Novax DMA

3D printed cranial implant gives better quality of life

Cranial implants are highly intricate and must be manufactured to the highest standards. Once such patient in Argentina, who needed a particularly large implant after cerebrovascular surgery, required an implant to be the best fit possible, with good tolerance of the implant by the body and integration with biological functions. Novax DMA, based in Buenos Aires, was assigned the challenge to develop and manufacture a perfectly-fitting implant for the cranial area - able to accommodate permeability to liquids and heat dissipation.

Challenge

The body is very tolerant of titanium but, as it is a metal, there is a danger to patients exposing themselves to the sun and too much heat being transmitted into the body. In addition, a titanium structure would not be permeable for tissue fluid from the brain. For this patient, the procedure required special secondary process added to the specification. By including a secondary treatment after manufacturing - in this case ‘cleaning’ - made it possible to use a 3D printed part for this challenge. The importance of cleaning is vital because adherent particles are released from the body by the slightest movement, which can lead to infection or rejection. So a completely germ-free environment is a key criterion for the successful acceptance of an implant by the body.

It is important for an implant in the cranium-brain area to support - or at least not hinder - the recovery process.
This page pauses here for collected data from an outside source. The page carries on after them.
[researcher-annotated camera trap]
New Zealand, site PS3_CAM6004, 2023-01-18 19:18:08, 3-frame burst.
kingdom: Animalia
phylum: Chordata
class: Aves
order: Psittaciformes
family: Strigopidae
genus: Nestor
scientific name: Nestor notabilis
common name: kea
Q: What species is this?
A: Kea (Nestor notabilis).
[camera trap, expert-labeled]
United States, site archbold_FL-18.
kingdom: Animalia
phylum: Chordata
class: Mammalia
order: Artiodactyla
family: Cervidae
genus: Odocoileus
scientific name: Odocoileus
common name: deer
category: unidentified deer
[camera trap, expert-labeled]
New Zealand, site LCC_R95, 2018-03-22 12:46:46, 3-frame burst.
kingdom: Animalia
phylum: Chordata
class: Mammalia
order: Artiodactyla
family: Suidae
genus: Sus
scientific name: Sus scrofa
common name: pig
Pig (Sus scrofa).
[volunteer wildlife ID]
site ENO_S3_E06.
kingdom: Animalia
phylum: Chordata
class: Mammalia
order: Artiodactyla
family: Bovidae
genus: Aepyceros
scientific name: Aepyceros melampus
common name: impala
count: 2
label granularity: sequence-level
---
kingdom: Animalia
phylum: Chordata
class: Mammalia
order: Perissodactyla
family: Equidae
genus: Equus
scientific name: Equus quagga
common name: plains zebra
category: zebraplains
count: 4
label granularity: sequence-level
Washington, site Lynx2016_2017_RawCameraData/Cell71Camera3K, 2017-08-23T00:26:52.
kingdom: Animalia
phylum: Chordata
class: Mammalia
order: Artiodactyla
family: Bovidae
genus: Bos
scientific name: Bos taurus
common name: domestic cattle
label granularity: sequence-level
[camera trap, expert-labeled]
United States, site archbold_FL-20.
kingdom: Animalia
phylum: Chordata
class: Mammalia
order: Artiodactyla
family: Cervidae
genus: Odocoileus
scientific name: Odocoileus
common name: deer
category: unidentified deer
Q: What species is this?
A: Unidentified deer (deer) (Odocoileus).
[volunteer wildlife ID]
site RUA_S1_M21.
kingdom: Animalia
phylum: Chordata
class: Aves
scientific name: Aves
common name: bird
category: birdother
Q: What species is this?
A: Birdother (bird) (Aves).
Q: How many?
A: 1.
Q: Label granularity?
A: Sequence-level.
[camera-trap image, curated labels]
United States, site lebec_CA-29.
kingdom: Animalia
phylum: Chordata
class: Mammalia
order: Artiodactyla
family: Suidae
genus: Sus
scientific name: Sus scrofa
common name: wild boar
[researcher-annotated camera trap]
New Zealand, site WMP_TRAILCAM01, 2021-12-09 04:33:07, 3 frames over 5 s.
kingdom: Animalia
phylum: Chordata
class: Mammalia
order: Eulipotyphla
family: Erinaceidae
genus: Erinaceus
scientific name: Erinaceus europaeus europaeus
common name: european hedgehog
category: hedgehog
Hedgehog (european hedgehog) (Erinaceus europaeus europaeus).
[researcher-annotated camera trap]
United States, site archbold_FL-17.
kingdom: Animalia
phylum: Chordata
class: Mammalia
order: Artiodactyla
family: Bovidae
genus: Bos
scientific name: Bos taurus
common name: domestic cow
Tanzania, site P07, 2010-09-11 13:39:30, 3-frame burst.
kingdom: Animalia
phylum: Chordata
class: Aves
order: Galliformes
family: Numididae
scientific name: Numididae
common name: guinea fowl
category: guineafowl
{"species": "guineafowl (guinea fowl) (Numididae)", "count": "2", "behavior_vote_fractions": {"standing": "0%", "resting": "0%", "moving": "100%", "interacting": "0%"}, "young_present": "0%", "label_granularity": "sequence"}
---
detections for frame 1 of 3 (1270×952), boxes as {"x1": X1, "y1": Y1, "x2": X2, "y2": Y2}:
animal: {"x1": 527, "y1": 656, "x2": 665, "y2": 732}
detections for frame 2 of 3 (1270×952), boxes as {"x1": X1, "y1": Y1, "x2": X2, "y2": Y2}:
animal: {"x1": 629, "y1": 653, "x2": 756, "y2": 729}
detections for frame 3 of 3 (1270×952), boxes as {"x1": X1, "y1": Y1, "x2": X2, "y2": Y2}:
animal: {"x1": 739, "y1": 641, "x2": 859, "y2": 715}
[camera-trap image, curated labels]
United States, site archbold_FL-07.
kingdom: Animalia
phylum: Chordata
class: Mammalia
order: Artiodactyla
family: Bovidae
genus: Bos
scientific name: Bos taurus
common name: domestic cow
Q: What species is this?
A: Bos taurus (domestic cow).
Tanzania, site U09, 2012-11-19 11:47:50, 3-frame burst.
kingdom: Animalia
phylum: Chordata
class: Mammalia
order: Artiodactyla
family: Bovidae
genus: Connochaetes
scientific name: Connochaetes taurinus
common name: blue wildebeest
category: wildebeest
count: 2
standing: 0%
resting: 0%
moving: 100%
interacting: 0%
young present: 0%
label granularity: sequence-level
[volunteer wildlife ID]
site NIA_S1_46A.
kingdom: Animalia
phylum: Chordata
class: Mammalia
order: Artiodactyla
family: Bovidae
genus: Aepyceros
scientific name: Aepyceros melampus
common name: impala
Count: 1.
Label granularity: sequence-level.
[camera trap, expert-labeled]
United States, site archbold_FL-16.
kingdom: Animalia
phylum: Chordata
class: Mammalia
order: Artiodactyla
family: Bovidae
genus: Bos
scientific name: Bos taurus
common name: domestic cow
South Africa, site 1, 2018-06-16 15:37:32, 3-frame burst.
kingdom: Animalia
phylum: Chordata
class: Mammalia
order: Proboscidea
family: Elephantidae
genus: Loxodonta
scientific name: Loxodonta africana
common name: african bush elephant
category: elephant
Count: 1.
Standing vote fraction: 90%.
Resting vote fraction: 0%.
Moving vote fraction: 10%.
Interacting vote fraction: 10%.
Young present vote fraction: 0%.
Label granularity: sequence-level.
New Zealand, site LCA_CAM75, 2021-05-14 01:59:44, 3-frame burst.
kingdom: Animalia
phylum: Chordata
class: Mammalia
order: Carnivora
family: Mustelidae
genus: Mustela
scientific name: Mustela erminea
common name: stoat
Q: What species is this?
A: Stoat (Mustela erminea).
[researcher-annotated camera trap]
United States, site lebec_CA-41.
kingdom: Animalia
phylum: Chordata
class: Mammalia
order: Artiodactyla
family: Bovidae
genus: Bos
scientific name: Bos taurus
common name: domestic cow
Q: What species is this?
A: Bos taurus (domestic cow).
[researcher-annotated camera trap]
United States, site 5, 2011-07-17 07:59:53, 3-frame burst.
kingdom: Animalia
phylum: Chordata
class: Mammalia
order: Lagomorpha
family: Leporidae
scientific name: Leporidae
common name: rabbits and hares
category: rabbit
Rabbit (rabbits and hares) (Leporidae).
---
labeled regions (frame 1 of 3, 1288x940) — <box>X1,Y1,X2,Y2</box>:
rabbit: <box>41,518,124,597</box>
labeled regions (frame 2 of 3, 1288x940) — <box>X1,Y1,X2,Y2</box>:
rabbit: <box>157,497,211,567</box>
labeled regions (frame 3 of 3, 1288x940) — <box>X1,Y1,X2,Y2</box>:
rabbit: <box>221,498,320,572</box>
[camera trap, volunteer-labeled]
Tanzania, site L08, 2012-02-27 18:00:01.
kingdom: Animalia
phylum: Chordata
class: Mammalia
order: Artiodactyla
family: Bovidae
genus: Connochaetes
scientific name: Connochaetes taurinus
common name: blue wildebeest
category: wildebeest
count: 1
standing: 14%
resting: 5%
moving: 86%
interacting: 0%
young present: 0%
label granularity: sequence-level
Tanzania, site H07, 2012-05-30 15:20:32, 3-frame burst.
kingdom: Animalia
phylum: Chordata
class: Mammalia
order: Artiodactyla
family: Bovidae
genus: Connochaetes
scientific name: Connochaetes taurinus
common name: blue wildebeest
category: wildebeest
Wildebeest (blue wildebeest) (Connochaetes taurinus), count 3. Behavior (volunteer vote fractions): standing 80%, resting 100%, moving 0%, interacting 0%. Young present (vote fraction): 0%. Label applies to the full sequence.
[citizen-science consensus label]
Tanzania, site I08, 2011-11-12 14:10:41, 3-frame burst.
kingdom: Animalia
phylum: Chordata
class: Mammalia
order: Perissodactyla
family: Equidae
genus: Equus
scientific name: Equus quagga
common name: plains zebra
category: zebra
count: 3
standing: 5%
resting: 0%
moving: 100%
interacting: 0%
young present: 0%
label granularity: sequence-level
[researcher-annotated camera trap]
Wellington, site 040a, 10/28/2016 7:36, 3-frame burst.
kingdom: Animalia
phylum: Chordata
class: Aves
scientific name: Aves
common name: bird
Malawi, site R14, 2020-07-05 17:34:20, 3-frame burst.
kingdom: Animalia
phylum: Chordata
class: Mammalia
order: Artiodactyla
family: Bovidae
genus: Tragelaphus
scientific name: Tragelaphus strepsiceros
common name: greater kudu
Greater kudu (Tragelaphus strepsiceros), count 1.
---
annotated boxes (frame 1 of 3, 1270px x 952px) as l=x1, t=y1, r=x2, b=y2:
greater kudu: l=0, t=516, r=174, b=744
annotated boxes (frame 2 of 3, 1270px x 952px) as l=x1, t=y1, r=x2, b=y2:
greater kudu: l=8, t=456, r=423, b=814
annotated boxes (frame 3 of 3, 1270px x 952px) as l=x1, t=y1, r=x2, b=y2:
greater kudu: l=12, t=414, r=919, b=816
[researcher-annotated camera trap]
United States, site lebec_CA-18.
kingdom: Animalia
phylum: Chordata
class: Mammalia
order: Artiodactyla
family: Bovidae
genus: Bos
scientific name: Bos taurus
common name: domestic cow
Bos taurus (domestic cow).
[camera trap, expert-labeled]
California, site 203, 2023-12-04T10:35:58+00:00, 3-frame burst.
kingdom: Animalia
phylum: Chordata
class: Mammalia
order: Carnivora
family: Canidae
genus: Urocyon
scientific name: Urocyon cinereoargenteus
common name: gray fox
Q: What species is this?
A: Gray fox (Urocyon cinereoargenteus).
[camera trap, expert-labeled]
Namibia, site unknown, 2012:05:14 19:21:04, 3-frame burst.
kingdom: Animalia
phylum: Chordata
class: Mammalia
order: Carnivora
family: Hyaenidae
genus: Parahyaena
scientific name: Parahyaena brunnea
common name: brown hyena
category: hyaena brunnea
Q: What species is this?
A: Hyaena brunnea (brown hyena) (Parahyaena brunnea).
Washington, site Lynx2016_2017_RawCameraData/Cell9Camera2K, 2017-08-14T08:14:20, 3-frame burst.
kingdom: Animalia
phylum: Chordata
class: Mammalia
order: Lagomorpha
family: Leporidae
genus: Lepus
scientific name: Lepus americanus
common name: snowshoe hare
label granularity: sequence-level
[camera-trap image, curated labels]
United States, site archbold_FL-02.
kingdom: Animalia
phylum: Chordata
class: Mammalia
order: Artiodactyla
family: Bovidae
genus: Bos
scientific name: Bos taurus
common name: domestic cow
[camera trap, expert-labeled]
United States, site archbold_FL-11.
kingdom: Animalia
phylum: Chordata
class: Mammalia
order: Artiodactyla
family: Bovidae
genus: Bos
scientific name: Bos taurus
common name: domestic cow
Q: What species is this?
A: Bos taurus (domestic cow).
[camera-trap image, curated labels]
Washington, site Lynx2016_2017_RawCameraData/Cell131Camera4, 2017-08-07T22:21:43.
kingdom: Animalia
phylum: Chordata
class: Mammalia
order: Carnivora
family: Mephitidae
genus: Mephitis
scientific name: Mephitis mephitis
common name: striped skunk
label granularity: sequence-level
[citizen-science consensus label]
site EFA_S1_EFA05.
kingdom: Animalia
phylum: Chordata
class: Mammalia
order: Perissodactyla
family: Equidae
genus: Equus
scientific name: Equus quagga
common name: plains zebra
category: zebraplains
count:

The first requirement is as perfect as fit as possible. This is one of the major benefits of additive manufacturing: the layer-by-layer manufacturing by a laser - in this case with titanium - hardened on a piece-by-piece basis; lends itself to maximum customisation of shape and size.

As well as the need for a perfect fit, there were more challenges along the way for Novax DMA, who partnered by Proto Labs, during the challenge to create the perfect part. Due to the size of the patient’s hole in the cranial bone, the solution included integrating the biological function of the implant while minimising heat transfer into the brain tissue.

Solution

After Novax DMA and Proto Labs experts pulled together and evaluated all aspects of the challenge, they came to the conclusion that only a porous structure would exhibit the required properties. The result involved a grill-shaped implant with integrated fixing lugs for the cranial bone. This will allow liquids to permeate it and enables growth of the bone. In addition, this design has an insulating effect, so the conduction of heat into the interior of the cranium is minimised. The dimensions: The pinholes themselves are approx. 1mm wide, the grill width being around 0.2mm. After the basic structure was confirmed, the medical technology specialists took over.

 

Daniel Fiz, Chief Executive Officer of Novax DMA, remembers: “Time was of the essence for this work. Patients need to receive their implant as quickly as possible. After we received the final information about dimensions, we started work on the construction and manufacture of the implant with Proto Labs.”

“We've completed many projects successfully with our manufacturing process”, said Christoph Erhardt, Head of 3D printing and Quality Management at Proto Labs. “We're particularly proud of this implant - and not just because of the precise forming of the shape. The chief concern was keeping things perfectly clean. Porous structures, with inherent small hollow spaces, are particularly difficult to keep clean. The precise nature of the process is confidential but, basically, Proto Labs has a multi-step process of abrasive and mechanical cleaning, rinsing and ultrasound to reach the level of cleanliness needed for medical applications. It took a full 6 months to develop the process.”

Outcome

The result: a perfectly cut implant tailored to the specific requirements of the patient's condition. Porosity reaches 95% so that liquids can flow with as little resistance as possible, so the bone tissue is able to penetrate the outer edges of the implant, again with as little resistance as possible, and grow with it. The material is also stable enough to enable the patient to lead a normal life; the standard grill structure allows for the required heat transfer properties - so the patient can enjoy time in the sunshine without problems.

Amongst all the possibilities for perfecting the process, one factor in particular was critical. Time-to-market is key in an industrial environment and plays to the strengths of additive manufacturing, particularly in the medical sector: the implant was in the operating theatre within just three weeks. The biggest log jam in the system was transport, which took around a week. Preparing the data and manufacturing were done in about 2 1/2 days, and the rest of the time was taken up with various procedures to do with logistics and coordination.

The two companies could verify the degree of cleanliness through a range of tests. Christoph Erhardt’s team were able to carry out particle and cytotoxicity tests amongst other things. There was also analysis using gas chromatography. “All the investigations confirmed that the additively manufactured implant fulfilled the necessary requirements for the long-term stability and protection of the patient’s skullcap. 

The 90-minute-long operation was completed without incident in 2014. The patient was able to leave the clinic after 2 days, and the wound healed after 3 weeks. To date, the patient has experienced no complications after the operation.

Thanks to processes and projects such as this, 3D printing can significantly assist contribute towards patients with cranial injuries lead a full life.